*What is needed:*
Take the lines of the data below from the very first through the line containing "content_type: image/svg+xml" and output them exactly, pictures excluded.

*Dataset entries:*
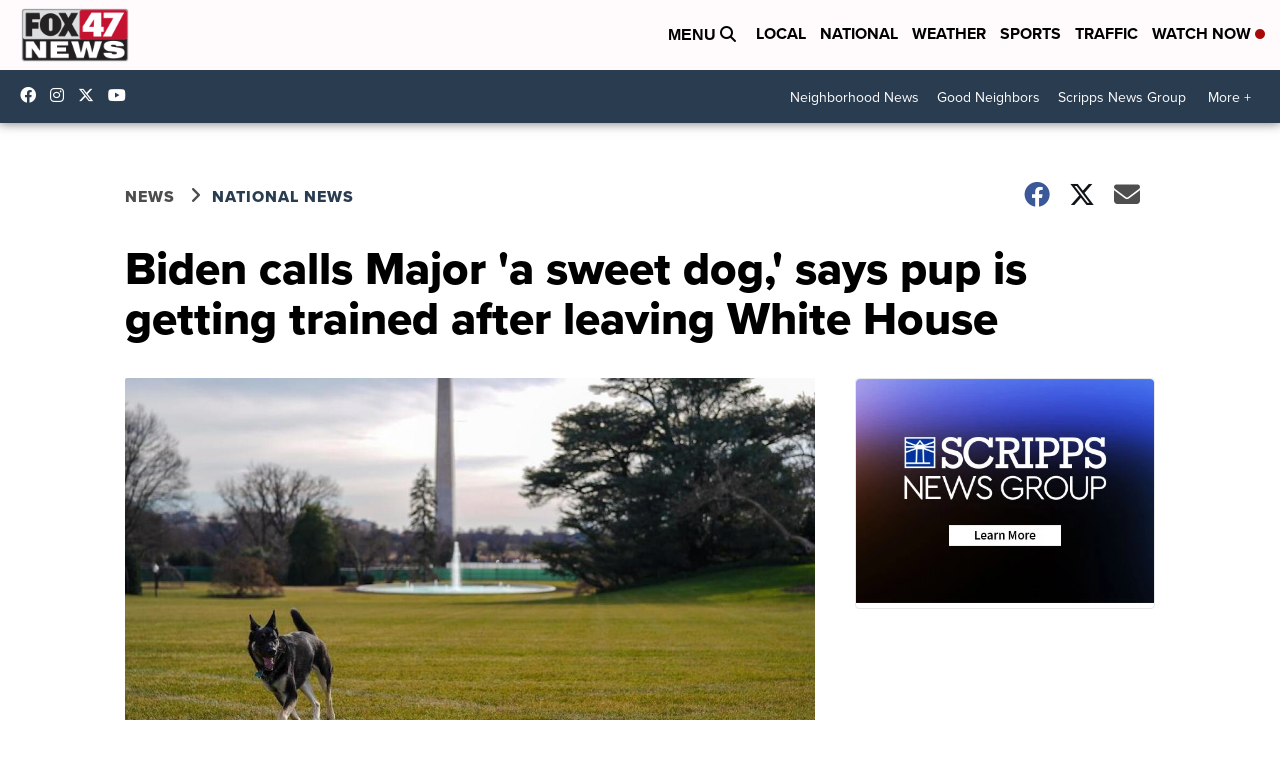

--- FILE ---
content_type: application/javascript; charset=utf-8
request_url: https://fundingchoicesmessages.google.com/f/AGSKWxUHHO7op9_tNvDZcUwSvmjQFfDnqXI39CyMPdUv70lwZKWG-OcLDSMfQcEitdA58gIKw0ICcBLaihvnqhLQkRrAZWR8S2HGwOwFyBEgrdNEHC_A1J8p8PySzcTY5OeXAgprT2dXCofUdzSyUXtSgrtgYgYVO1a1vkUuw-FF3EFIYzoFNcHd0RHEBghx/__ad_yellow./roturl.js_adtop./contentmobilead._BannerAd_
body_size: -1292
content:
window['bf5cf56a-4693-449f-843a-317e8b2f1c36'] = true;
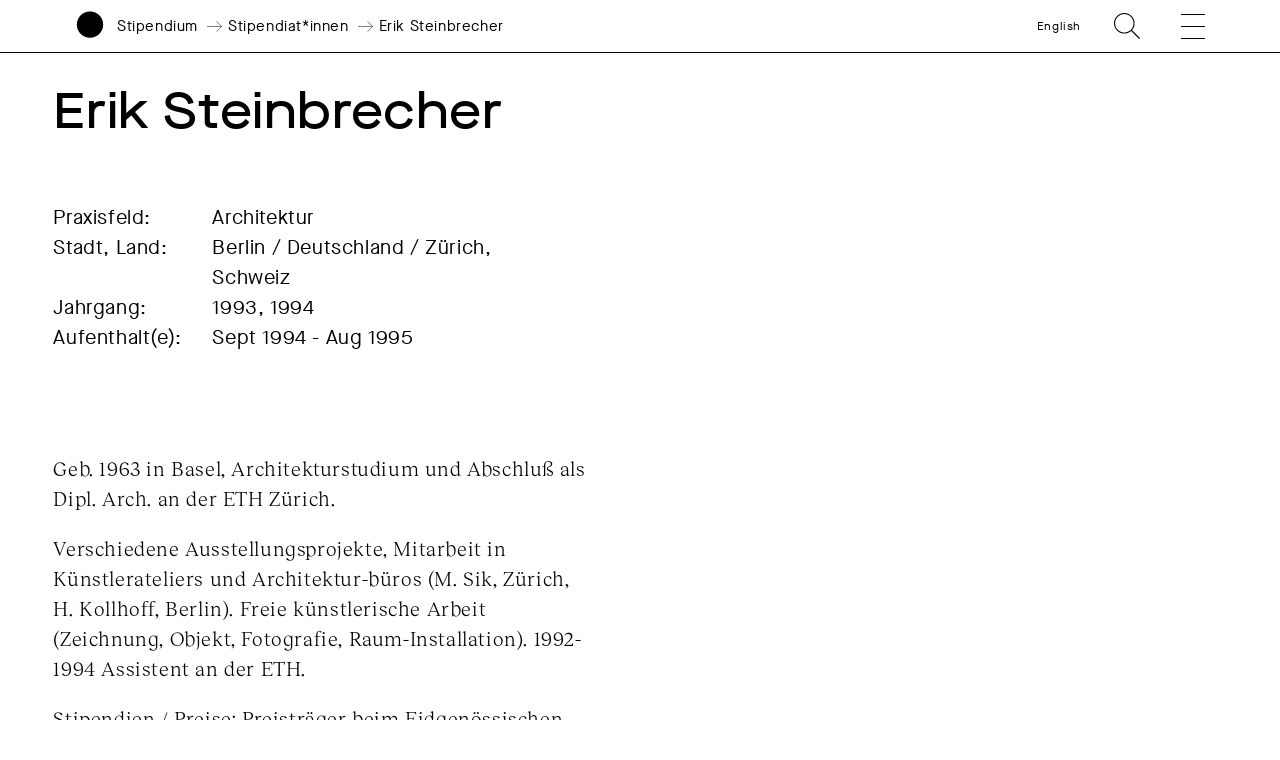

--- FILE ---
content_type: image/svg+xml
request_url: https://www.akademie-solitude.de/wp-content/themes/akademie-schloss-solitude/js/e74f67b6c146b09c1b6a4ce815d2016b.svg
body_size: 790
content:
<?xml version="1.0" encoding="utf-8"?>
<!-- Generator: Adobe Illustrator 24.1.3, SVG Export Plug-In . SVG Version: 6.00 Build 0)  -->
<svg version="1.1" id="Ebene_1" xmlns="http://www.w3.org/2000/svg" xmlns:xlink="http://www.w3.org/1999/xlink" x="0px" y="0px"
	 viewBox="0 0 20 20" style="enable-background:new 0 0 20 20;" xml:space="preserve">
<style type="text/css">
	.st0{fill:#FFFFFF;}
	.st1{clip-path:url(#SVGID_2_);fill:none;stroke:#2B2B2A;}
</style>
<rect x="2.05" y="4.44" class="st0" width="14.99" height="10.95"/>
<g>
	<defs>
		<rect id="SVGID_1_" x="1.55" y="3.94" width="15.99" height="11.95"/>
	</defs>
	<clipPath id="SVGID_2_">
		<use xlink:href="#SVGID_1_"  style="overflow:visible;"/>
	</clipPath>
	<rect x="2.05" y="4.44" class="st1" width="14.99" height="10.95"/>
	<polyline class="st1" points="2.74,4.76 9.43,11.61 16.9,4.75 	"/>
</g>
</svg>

*Result of the exercise:*
--- FILE ---
content_type: application/javascript; charset=utf-8
request_url: https://fundingchoicesmessages.google.com/f/AGSKWxUHHO7op9_tNvDZcUwSvmjQFfDnqXI39CyMPdUv70lwZKWG-OcLDSMfQcEitdA58gIKw0ICcBLaihvnqhLQkRrAZWR8S2HGwOwFyBEgrdNEHC_A1J8p8PySzcTY5OeXAgprT2dXCofUdzSyUXtSgrtgYgYVO1a1vkUuw-FF3EFIYzoFNcHd0RHEBghx/__ad_yellow./roturl.js_adtop./contentmobilead._BannerAd_
body_size: -1292
content:
window['bf5cf56a-4693-449f-843a-317e8b2f1c36'] = true;

--- FILE ---
content_type: image/svg+xml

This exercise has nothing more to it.